La comparación entre los gobiernos de Carlos Menem y Javier Milei no es casual: ambos comparten un ADN antiestatista que prioriza el mercado sobre la cohesión social.
Menem, con su populismo neoliberal de los ’90, vendió empresas públicas y prometió estabilidad, pero dejó un legado de corrupción y desempleo. Milei, con su liberalismo ortodoxo del siglo XXI, repite la fórmula de privatizaciones y ajuste fiscal, aunque con un enfoque más austero y sin la base política que Menem construyó.
Privatizaciones y desregulación económica son el hilo conductor. Menem impulsó la Ley de Reforma del Estado (1989), vendiendo Aerolíneas Argentinas y descentralizando servicios públicos, mientras Milei propone la Ley Bases, con privatizaciones más limitadas pero igualmente polémicas. La diferencia está en el contexto: Menem negoció con sindicatos y usó la corrupción como herramienta de poder; Milei rechaza diálogos y promueve un liberalismo puro, aunque sin mayoría parlamentaria para aplicarlo. Ambos, sin embargo, ignoran el impacto social de desmantelar servicios públicos, como si la eficiencia del mercado fuera suficiente para resolver desigualdades.
El desempleo y la desindustrialización son otra similitud. Menem logró estabilidad inicial con la convertibilidad, pero su modelo colapsó en 2002 tras años de desempleo masivo. Milei, con su ajuste fiscal y dólar libre, controló la inflación, pero mantiene programas sociales heredados del kirchnerismo, algo que Menem nunca hizo. Sin embargo, ambos priorizan la estabilidad macroeconómica sobre la justicia social, aunque Milei intenta mitigar el impacto con redes de protección que Menem nunca implementó.

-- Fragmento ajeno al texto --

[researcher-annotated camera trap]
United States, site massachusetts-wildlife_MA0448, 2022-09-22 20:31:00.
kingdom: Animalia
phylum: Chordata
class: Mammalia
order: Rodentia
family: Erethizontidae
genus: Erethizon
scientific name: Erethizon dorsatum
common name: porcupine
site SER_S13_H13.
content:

Los paralelismos culturales son igualmente reveladores. El padel como deporte de moda y la presencia de un piloto argentino en Fórmula 1 (como en los ’90) reflejan una ilusión de modernidad que contrasta con crisis estructurales. La retórica del “libre mercado” sirve como eslogan para ambos, aunque Menem lo usó con un discurso populista inicial que luego traicionó. Estos elementos funcionan como anestésicos sociales, distrayendo de problemas económicos profundos.
Incluso la participación de familiares de Menem en el gobierno de Milei es un tema recurrente, aunque no explícito. Milei ha elogiado a Menem como “el mejor gobierno de la historia” y busca emular su capacidad para aplicar reformas, aunque sin su base política ni corrupción. La pregunta persiste: ¿es posible un modelo liberal sin desigualdad estructural? La historia reciente sugiere que no.

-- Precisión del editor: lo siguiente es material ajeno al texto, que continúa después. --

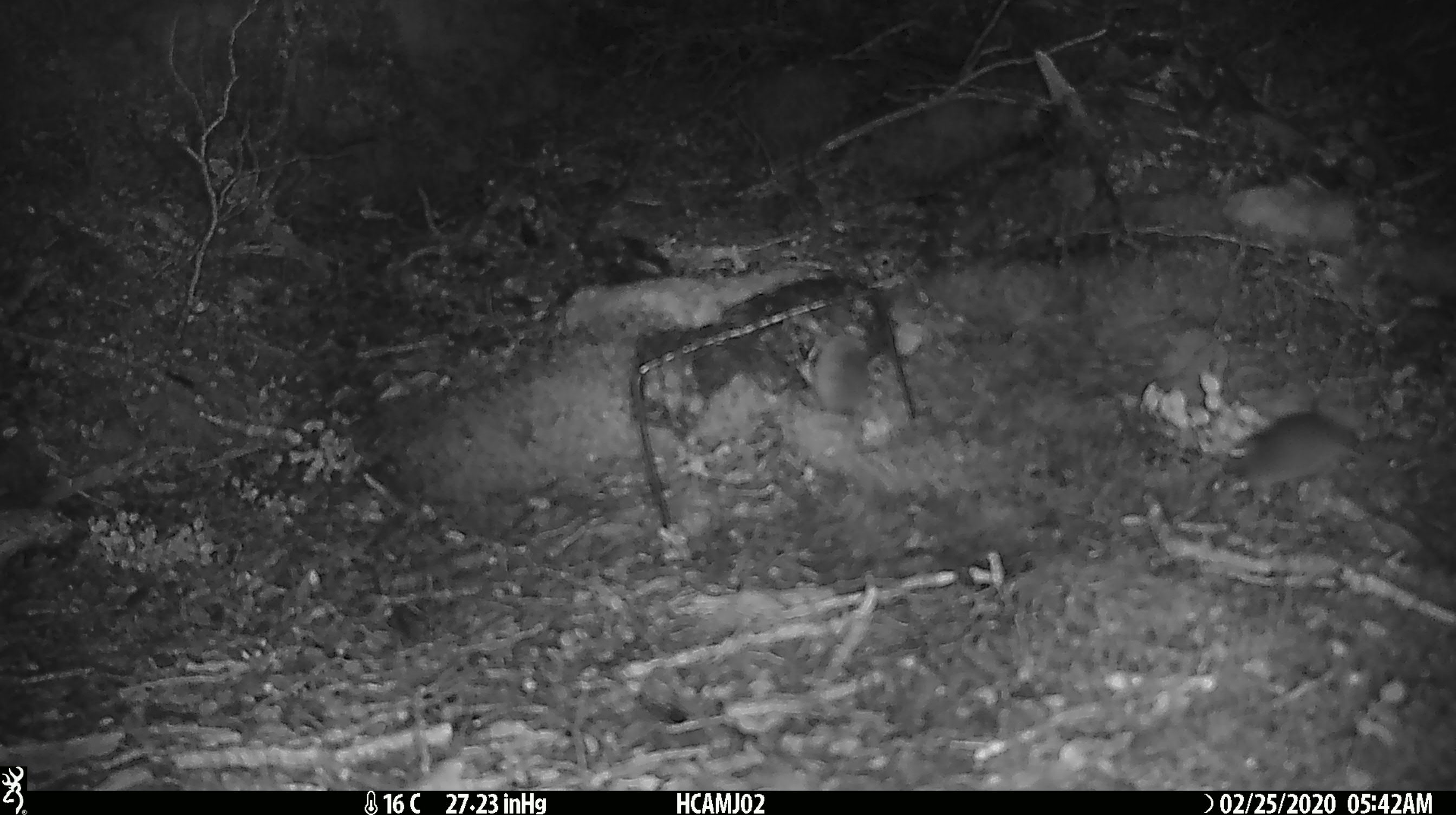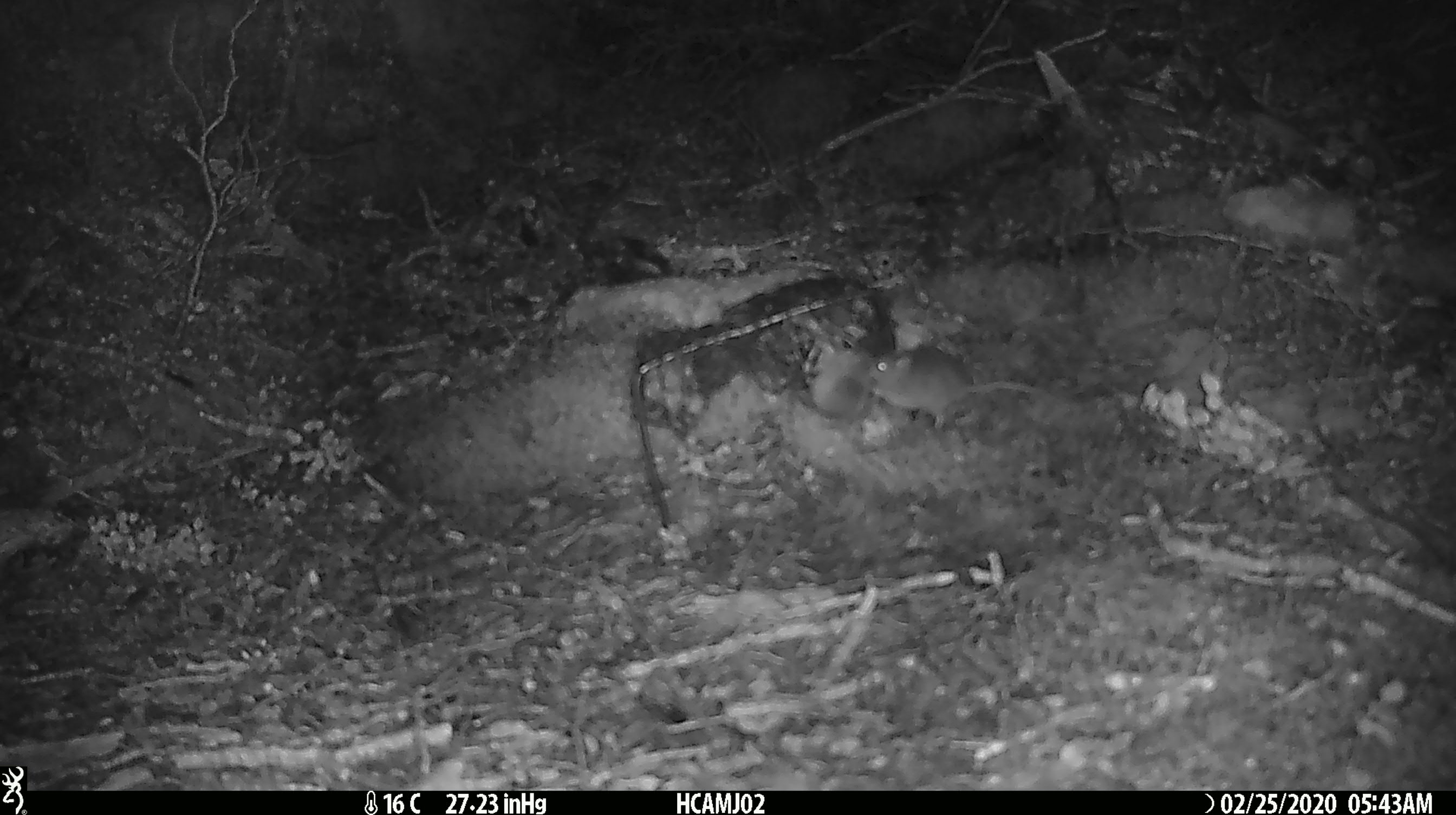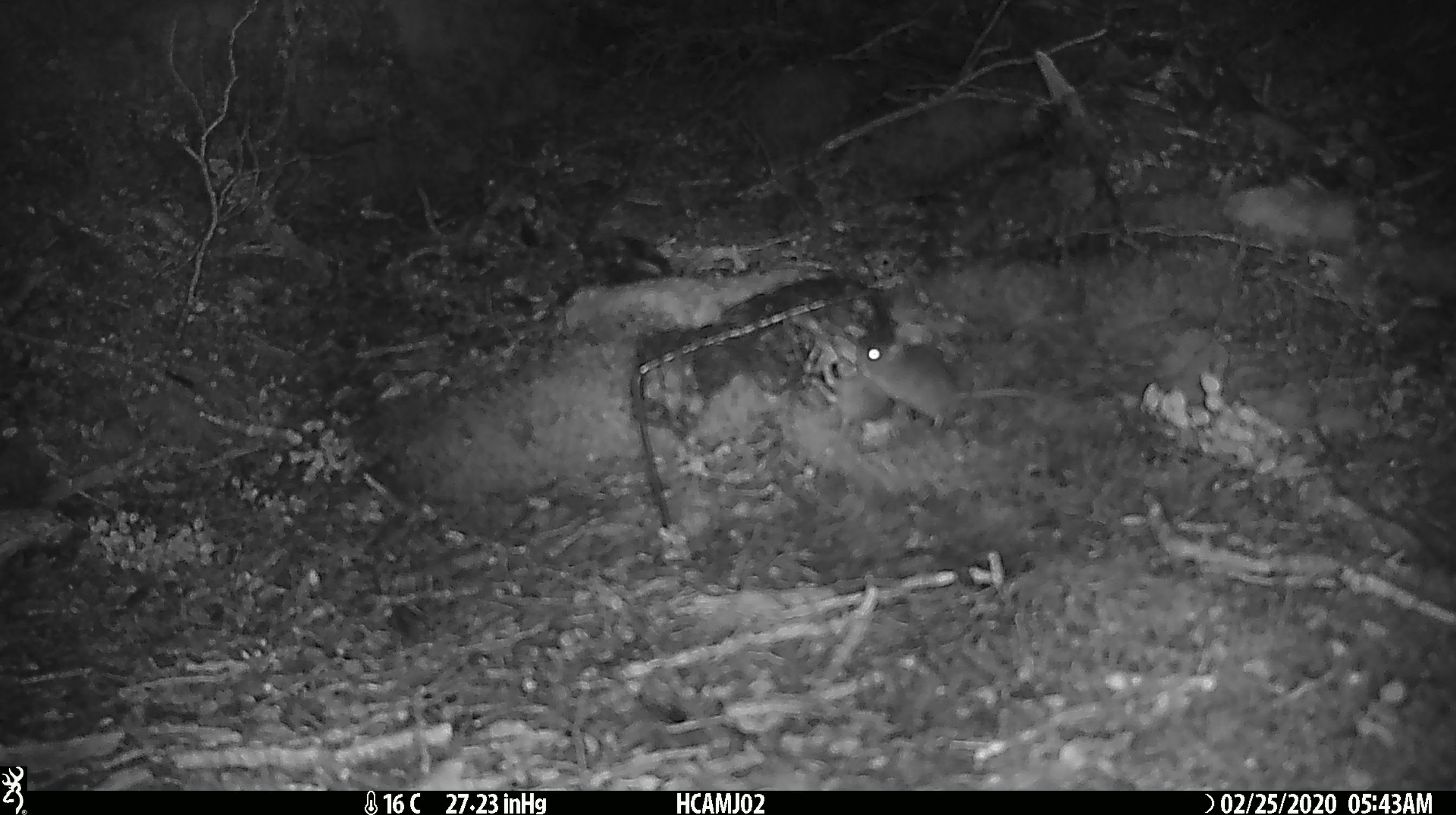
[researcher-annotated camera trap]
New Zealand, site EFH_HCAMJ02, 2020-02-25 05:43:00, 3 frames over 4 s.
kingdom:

En conclusión, Menem y Milei comparten un enfoque antiestatista que prioriza el mercado sobre la cohesión social. Mientras Menem logró estabilidad temporal mediante privatizaciones y alianzas políticas, Milei enfrenta un contexto más adverso sin mayoría parlamentaria ni apoyo sindical. Ambos gobiernos subestiman el rol del Estado como garante de derechos sociales, aunque Milei intenta corregir errores menemistas con políticas focalizadas. La nostalgia por los ’90 —con sus logros y fracasos— sirve como espejo para entender los riesgos de un modelo que repite errores del pasado, pero con menos herramientas para contenerlos. ¿Hacia un nuevo colapso o una ilusión de cambio? Solo el tiempo lo dirá.